Comme elle, des milliers de manifestants portaient un ruban jaune par solidarité avec les indépendantistes détenus: un signe que le ministre de la Justice Rafael Catala a récemment jugé "insultant", "parce qu'il prétend qu'il y a des prisonniers politiques en Espagne alors que ce sont des politiques emprisonnés".

L'appel à manifester avait été lancé par une plateforme créée en mars dans la région du nord-est de l'Espagne pour "défendre les institutions catalanes" et "les droits et libertés fondamentales" des citoyens.

Le fait que deux grands syndicats, Commissions ouvrières et UGT, en fassent partie, aux côtés des associations séparatistes ANC et Omnium, a provoqué de vives protestations parmi ceux de leurs membres qui n'ont jamais voulu de l'indépendance.

Dans la région très partagée sur la question de l'indépendance, cette mobilisation a lieu dix jours après la remise en liberté de l'ancien président indépendantiste catalan Carles Puigdemont en Allemagne, où un tribunal a considéré que les charges pour "rébellion" n'étaient pas étayées.
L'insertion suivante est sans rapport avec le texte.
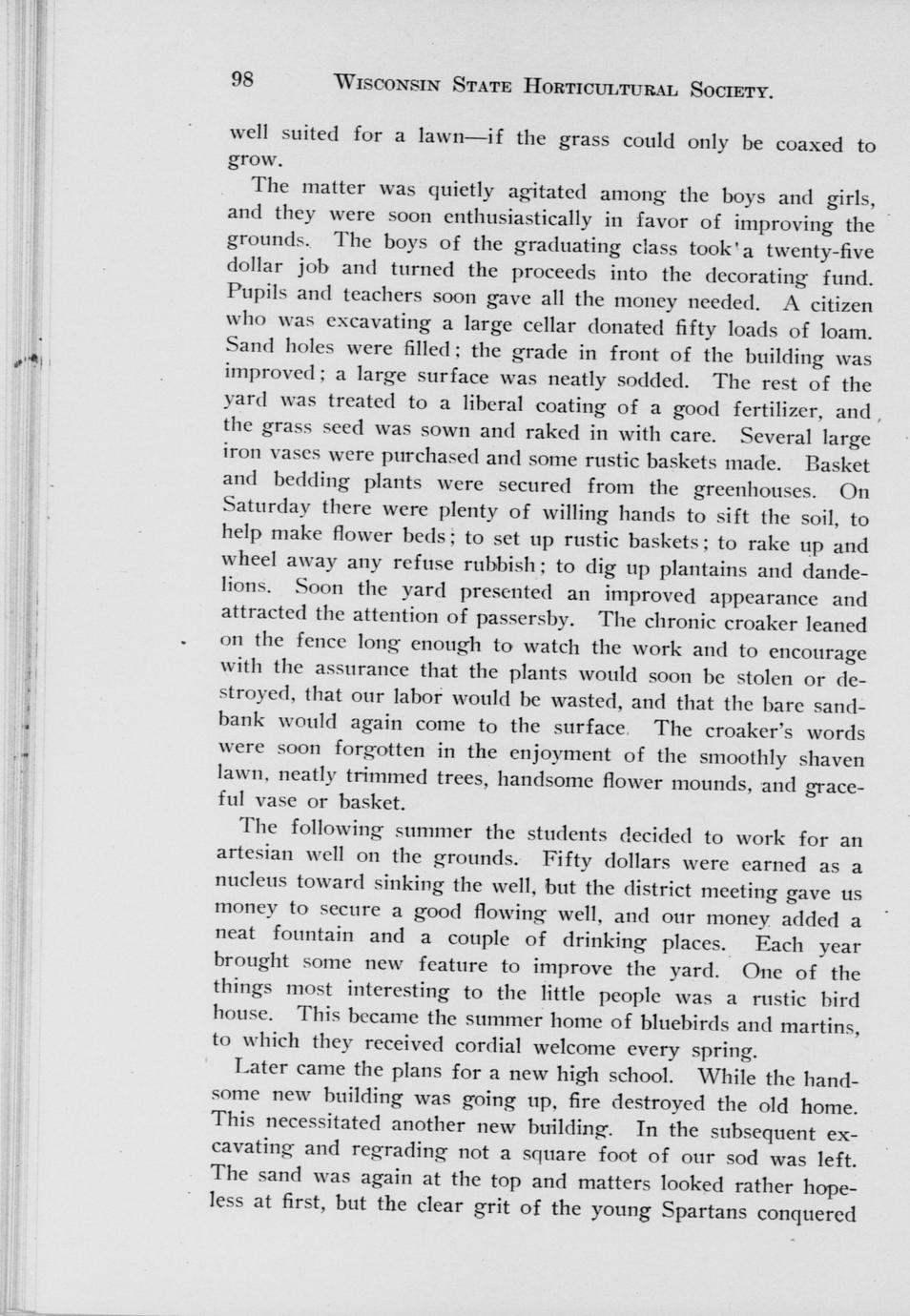 98 WISCONSIN STATE HORTICULTURAL SOCIETY.

well suited for a lawn—if the grass could only be coaxed to grow.

The matter was quietly agitated among the boys and girls, and they were soon enthusiastically in favor of improving the grounds. The boys of the graduating class took a twenty-five dollar job and turned the proceeds into the decorating fund. Pupils and teachers soon gave all the money needed. A citizen who was excavating a large cellar donated fifty loads of loam. Sand holes were filled; the grade in front of the building was improved; a large surface was neatly sodded. The rest of the yard was treated to a liberal coating of a good fertilizer, and the grass seed was sown and raked in with care. Several large iron vases were purchased and some rustic baskets made. Basket and bedding plants were secured from the greenhouses. On Saturday there were plenty of willing hands to sift the soil, to help make flower beds; to set up rustic baskets; to rake up and wheel away any refuse rubbish; to dig up plantains and dandelions. Soon the yard presented an improved appearance and attracted the attention of passersby. The chronic croaker leaned on the fence long enough to watch the work and to encourage with the assurance that the plants would soon be stolen or destroyed, that our labor would be wasted, and that the bare sandbank would again come to the surface. The croaker's words were soon forgotten in the enjoyment of the smoothly shaven lawn, neatly trimmed trees, handsome flower mounds, and graceful vase or basket.

The following summer the students decided to work for an artesian well on the grounds. Fifty dollars were earned as a nucleus toward sinking the well, but the district meeting gave us money to secure a good flowing well, and our money added a neat fountain and a couple of drinking places. Each year brought some new feature to improve the yard. One of the things most interesting to the little people was a rustic bird house. This became the summer home of bluebirds and martins, to which they received cordial welcome every spring.

Later came the plans for a new high school. While the handsome new building was going up, fire destroyed the old home. This necessitated another new building. In the subsequent excavating and regrading not a square foot of our sod was left. The sand was again at the top and matters looked rather hopeless at first, but the clear grit of the young Spartans conquered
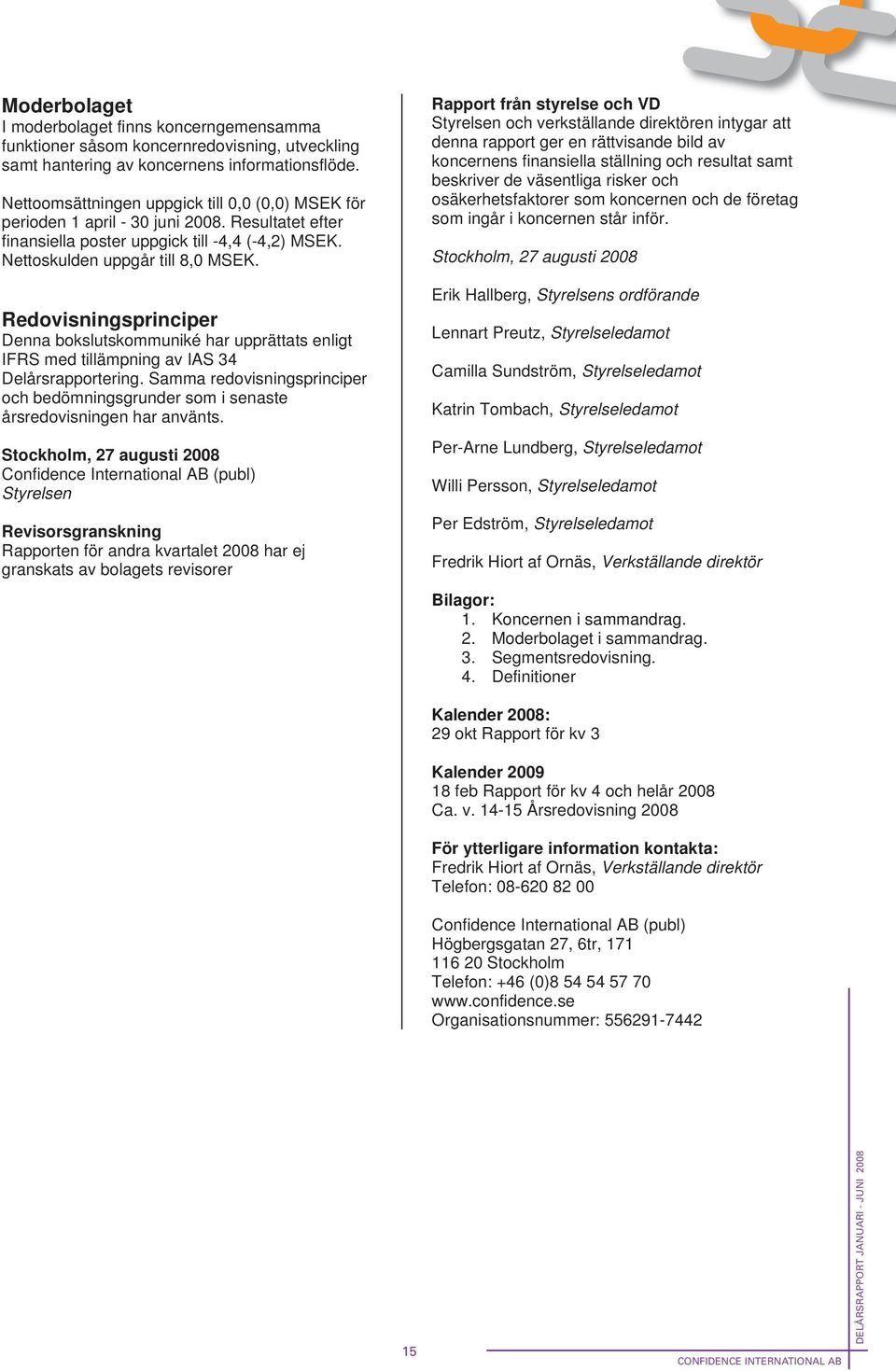 Moderbolaget
I moderbolaget finns koncerngemensamma funktioner såsom koncernredovisning, utveckling samt hantering av koncernens informationsflöde.

Nettoomsättningen uppgick till 0,0 (0,0) MSEK för perioden 1 april - 30 juni 2008. Resultatet efter finansiella poster uppgick till -4,4 (-4,2) MSEK. Nettoskulden uppgår till 8,0 MSEK.

Redovisningsprinciper
Denna bokslutskommuniké har upprättats enligt IFRS med tillämpning av IAS 34 Delårsrapportering. Samma redovisningsprinciper och bedömningsgrunder som i senaste årsredovisningen har använts.

Stockholm, 27 augusti 2008
Confidence International AB (publ)
Styrelsen

Revisorsgranskning
Rapporten för andra kvartalet 2008 har ej granskats av bolagets revisorer

Rapport från styrelse och VD
Styrelsen och verkställande direktören intygar att denna rapport ger en rättvisande bild av koncernens finansiella ställning och resultat samt beskriver de väsentliga risker och osäkerhetsfaktorer som koncernen och de företag som ingår i koncernen står inför.

Stockholm, 27 augusti 2008

Erik Hallberg, Styrelsens ordförande

Lennart Preutz, Styrelseledamot

Camilla Sundström, Styrelseledamot

Katrin Tombach, Styrelseledamot

Per-Arne Lundberg, Styrelseledamot

Willi Persson, Styrelseledamot

Per Edström, Styrelseledamot

Fredrik Hiort af Ornäs, Verkställande direktör

Bilagor:
1. Koncernen i sammandrag.
2. Moderbolaget i sammandrag.
3. Segmentsredovisning.
4. Definitioner

Kalender 2008:
29 okt Rapport för kv 3

Kalender 2009
18 feb Rapport för kv 4 och helår 2008
Ca. v. 14-15 Årsredovisning 2008

För ytterligare information kontakta:
Fredrik Hiort af Ornäs, Verkställande direktör
Telefon: 08-620 82 00

Confidence International AB (publ)
Högbergsgatan 27, 6tr, 171
116 20 Stockholm
Telefon: +46 (0)8 54 54 57 70
www.confidence.se
Organisationsnummer: 556291-7442

15

CONFIDENCE INTERNATIONAL AB

DELÅRSRAPPORT JANUARI - JUNI 2008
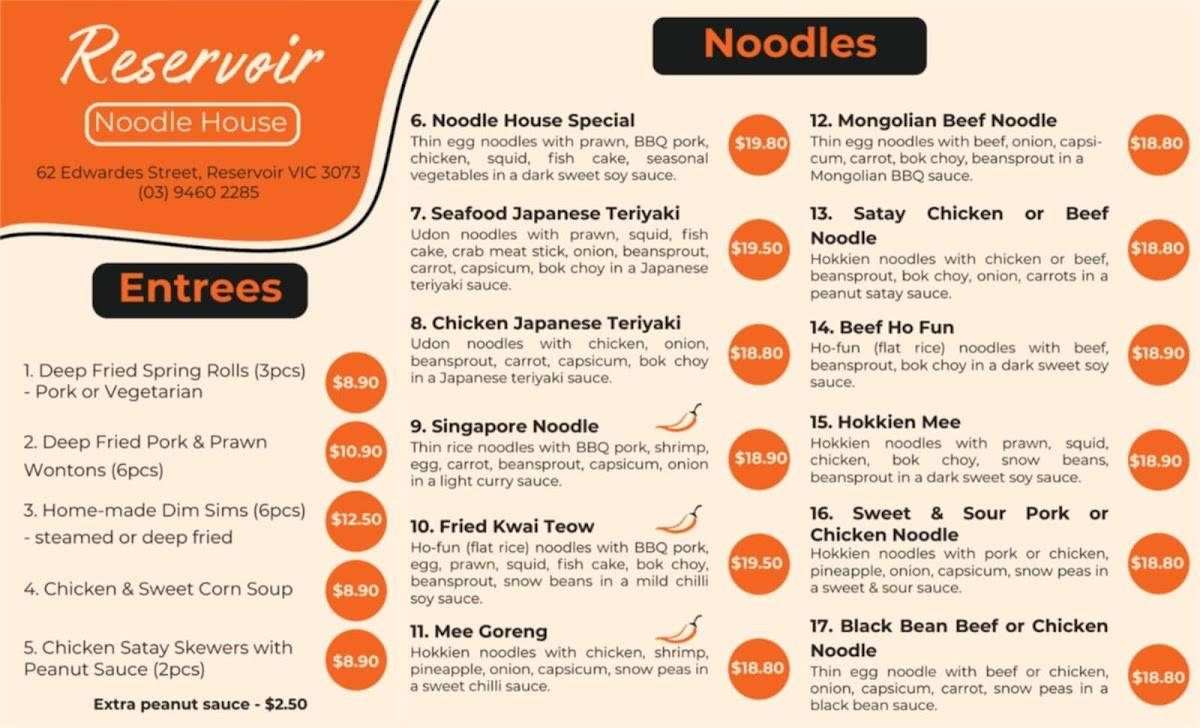 Reservoir
Noodle House
62 Edwardes Street, Reservoir VIC 3073
(03) 9460 2285

Entrees

1. Deep Fried Spring Rolls (3pcs) - Pork or Vegetarian $8.90

2. Deep Fried Pork & Prawn Wontons (6pcs) $10.90

3. Home-made Dim Sims (6pcs) - steamed or deep fried $12.50

4. Chicken & Sweet Corn Soup $8.90

5. Chicken Satay Skewers with Peanut Sauce (2pcs) $8.90

Extra peanut sauce - $2.50

Noodles

6. Noodle House Special
Thin egg noodles with prawn, BBQ pork, chicken, squid, fish cake, seasonal vegetables in a dark sweet soy sauce. $19.80

7. Seafood Japanese Teriyaki
Udon noodles with prawn, squid, fish cake, crab meat stick, onion, beansprout, carrot, capsicum, bok choy in a Japanese teriyaki sauce. $19.50

8. Chicken Japanese Teriyaki
Udon noodles with chicken, onion, beansprout, carrot, capsicum, bok choy in a Japanese teriyaki sauce. $18.80

9. Singapore Noodle
Thin rice noodles with BBQ pork, shrimp, egg, carrot, beansprout, capsicum, onion in a light curry sauce. $18.90

10. Fried Kwai Teow
Ho-fun (flat rice) noodles with BBQ pork, egg, prawn, squid, fish cake, bok choy, beansprout, snow beans in a mild chilli soy sauce. $19.50

11. Mee Goreng
Hokkien noodles with chicken, shrimp, pineapple, onion, capsicum, snow peas in a sweet chilli sauce. $18.80

12. Mongolian Beef Noodle
Thin egg noodles with beef, onion, capsicum, carrot, bok choy, beansprout in a Mongolian BBQ sauce. $18.80

13. Satay Chicken or Beef Noodle
Hokkien noodles with chicken or beef, beansprout, bok choy, onion, carrots in a peanut satay sauce. $18.80

14. Beef Ho Fun
Ho-fun (flat rice) noodles with beef, beansprout, bok choy in a dark sweet soy sauce. $18.90

15. Hokkien Mee
Hokkien noodles with prawn, squid, chicken, bok choy, snow beans, beansprout in a dark sweet soy sauce. $18.90

16. Sweet & Sour Pork or Chicken Noodle
Hokkien noodles with pork or chicken, pineapple, onion, capsicum, snow peas in a sweet & sour sauce. $18.80

17. Black Bean Beef or Chicken Noodle
Thin egg noodle with beef or chicken, onion, capsicum, carrot, snow peas in a black bean sauce. $18.80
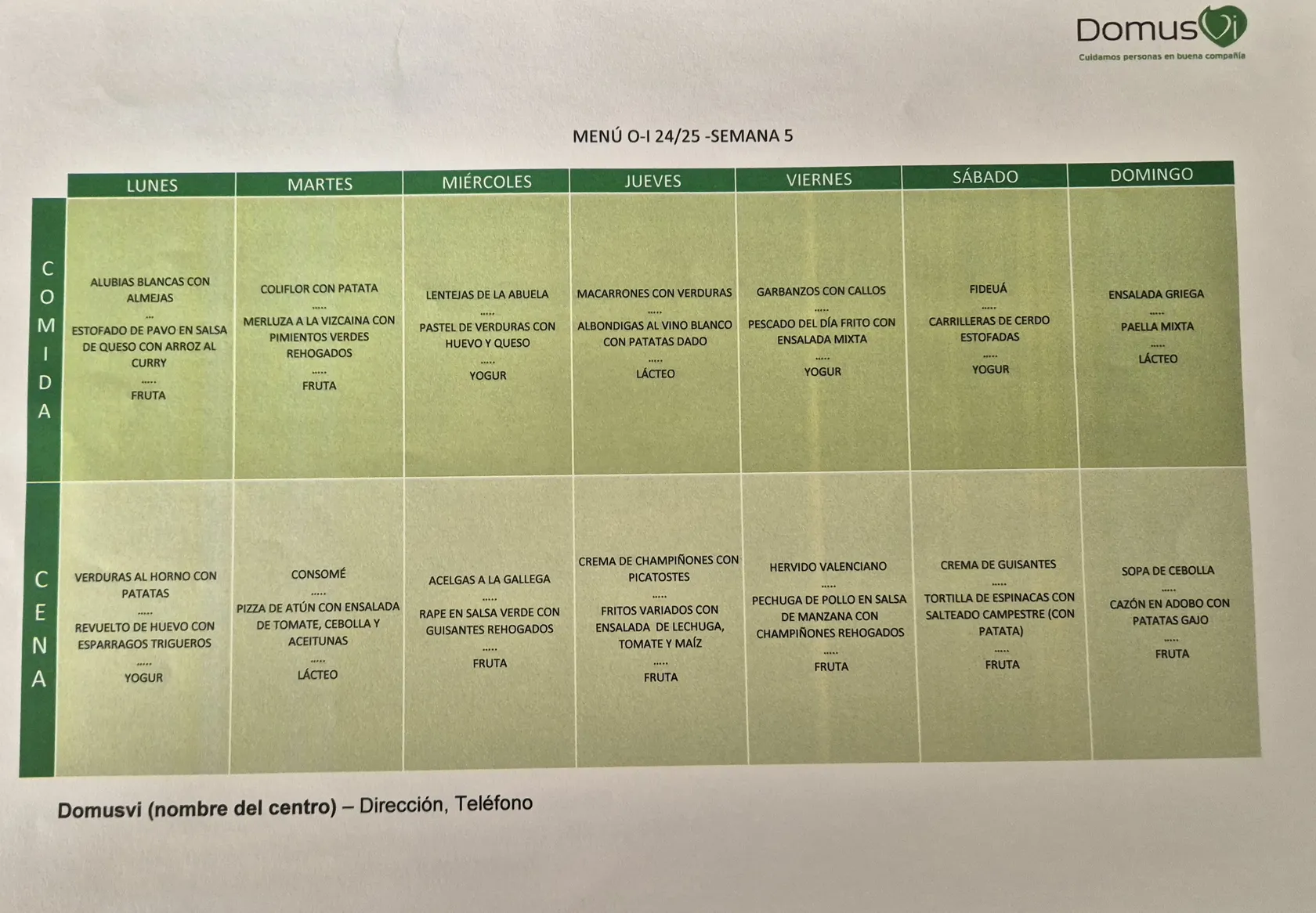 DomusVi
Cuidamos personas en buena compañía

MENÚ O-I 24/25 -SEMANA 5

| | LUNES | MARTES | MIÉRCOLES | JUEVES | VIERNES | SÁBADO | DOMINGO |
|---|---|---|---|---|---|---|---|
| COMIDA | ALUBIAS BLANCAS CON ALMEJAS ... ESTOFADO DE PAVO EN SALSA DE QUESO CON ARROZ AL CURRY ..... FRUTA | COLIFLOR CON PATATA ..... MERLUZA A LA VIZCAINA CON PIMIENTOS VERDES REHOGADOS ..... FRUTA | LENTEJAS DE LA ABUELA ..... PASTEL DE VERDURAS CON HUEVO Y QUESO ..... YOGUR | MACARRONES CON VERDURAS ..... ALBONDIGAS AL VINO BLANCO CON PATATAS DADO ..... LÁCTEO | GARBANZOS CON CALLOS ..... PESCADO DEL DÍA FRITO CON ENSALADA MIXTA ..... YOGUR | FIDEUÁ ..... CARRILLERAS DE CERDO ESTOFADAS ..... YOGUR | ENSALADA GRIEGA ..... PAELLA MIXTA ..... LÁCTEO |
| CENA | VERDURAS AL HORNO CON PATATAS ..... REVUELTO DE HUEVO CON ESPARRAGOS TRIGUEROS ..... YOGUR | CONSOMÉ ..... PIZZA DE ATÚN CON ENSALADA DE TOMATE, CEBOLLA Y ACEITUNAS ..... LÁCTEO | ACELGAS A LA GALLEGA ..... RAPE EN SALSA VERDE CON GUISANTES REHOGADOS ..... FRUTA | CREMA DE CHAMPIÑONES CON PICATOSTES ..... FRITOS VARIADOS CON ENSALADA DE LECHUGA, TOMATE Y MAÍZ ..... FRUTA | HERVIDO VALENCIANO ..... PECHUGA DE POLLO EN SALSA DE MANZANA CON CHAMPIÑONES REHOGADOS ..... FRUTA | CREMA DE GUISANTES ..... TORTILLA DE ESPINACAS CON SALTEADO CAMPESTRE (CON PATATA) ..... FRUTA | SOPA DE CEBOLLA ..... CAZÓN EN ADOBO CON PATATAS GAJO ..... FRUTA |

Domusvi (nombre del centro) – Dirección, Teléfono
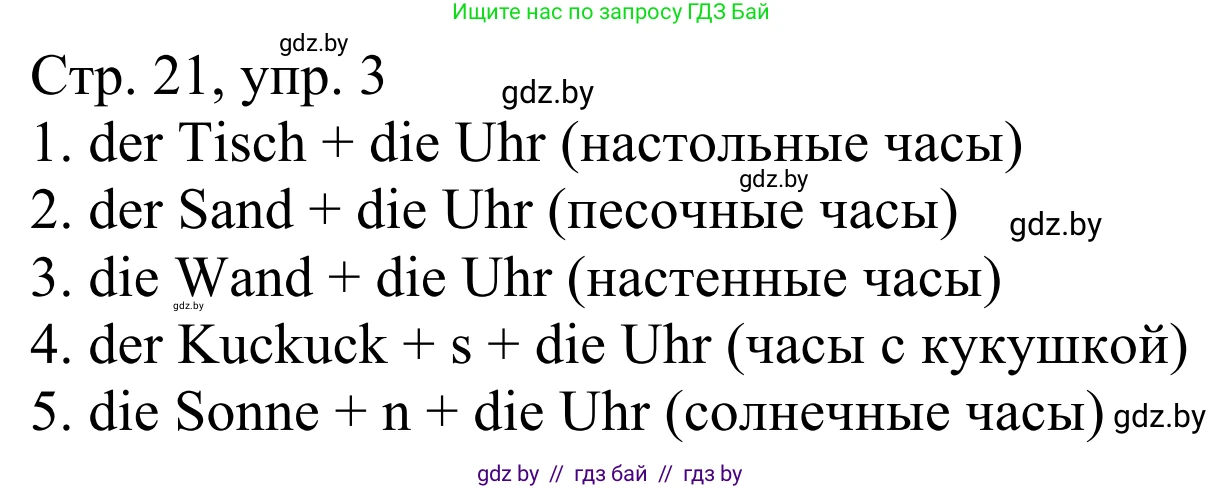 Ищите нас по запросу ГДЗ Бай

gdz.by

Стр. 21, упр. 3

gdz.by

1. der Tisch + die Uhr (настольные часы)

gdz.by

2. der Sand + die Uhr (песочные часы)

gdz.by

3. die Wand + die Uhr (настенные часы)

gdz.by

4. der Kuckuck + s + die Uhr (часы с кукушкой)

5. die Sonne + n + die Uhr (солнечные часы)

gdz.by

gdz by // гдз бай // гдз by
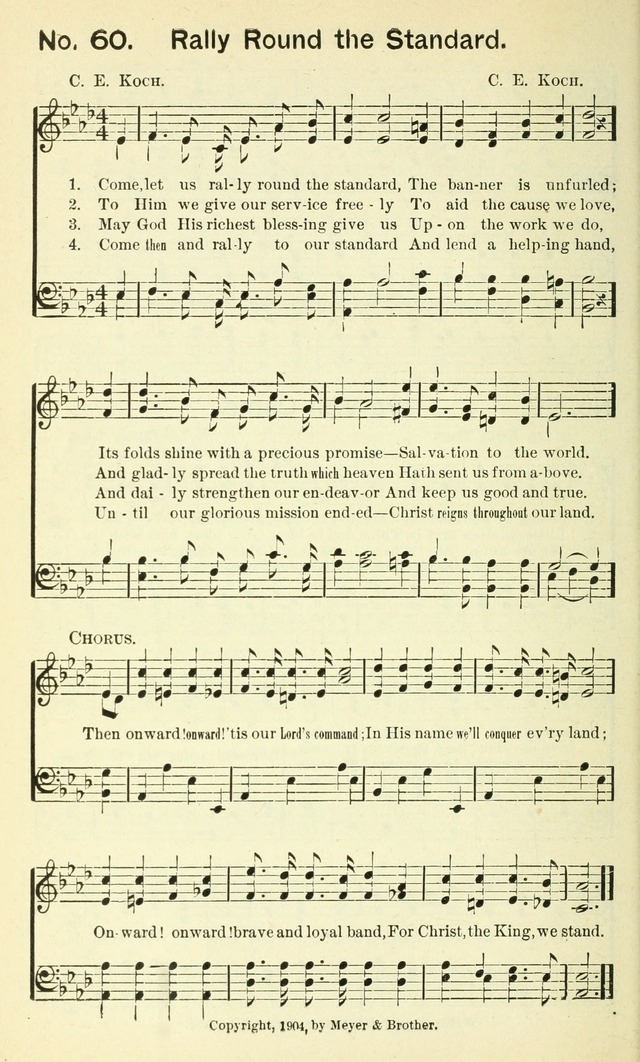 No. 60. Rally Round the Standard.

C. E. Koch. C. E. Koch.

1. Come, let us ral-ly round the standard, The ban-ner is unfurled;
2. To Him we give our serv-ice free-ly To aid the cause we love,
3. May God His richest bless-ing give us Up-on the work we do,
4. Come then and ral-ly to our standard And lend a help-ing hand,

Its folds shine with a precious promise—Sal-va-tion to the world.
And glad-ly spread the truth which heaven Hath sent us from a-bove.
And dai-ly strengthen our en-deav-or And keep us good and true.
Un-til our glorious mission end-ed—Christ reigns throughout our land.

Chorus.

Then onward! onward! 'tis our Lord's command; In His name we'll conquer ev'ry land;

On-ward! onward! brave and loyal band, For Christ, the King, we stand.

Copyright, 1904, by Meyer & Brother.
Cependant, des magistrats espagnols ont transmis jeudi à leurs homologues allemands des éléments afin d'accréditer l'existence "de violences justifiant la rébellion" selon Madrid, dans l'espoir d'obtenir la remise de M. Puigdemont à l'Espagne pour cette accusation.

Puigdemont est également accusé de détournement de fonds publics, en lien avec l'organisation du référendum d'autodétermination interdit du 1er octobre.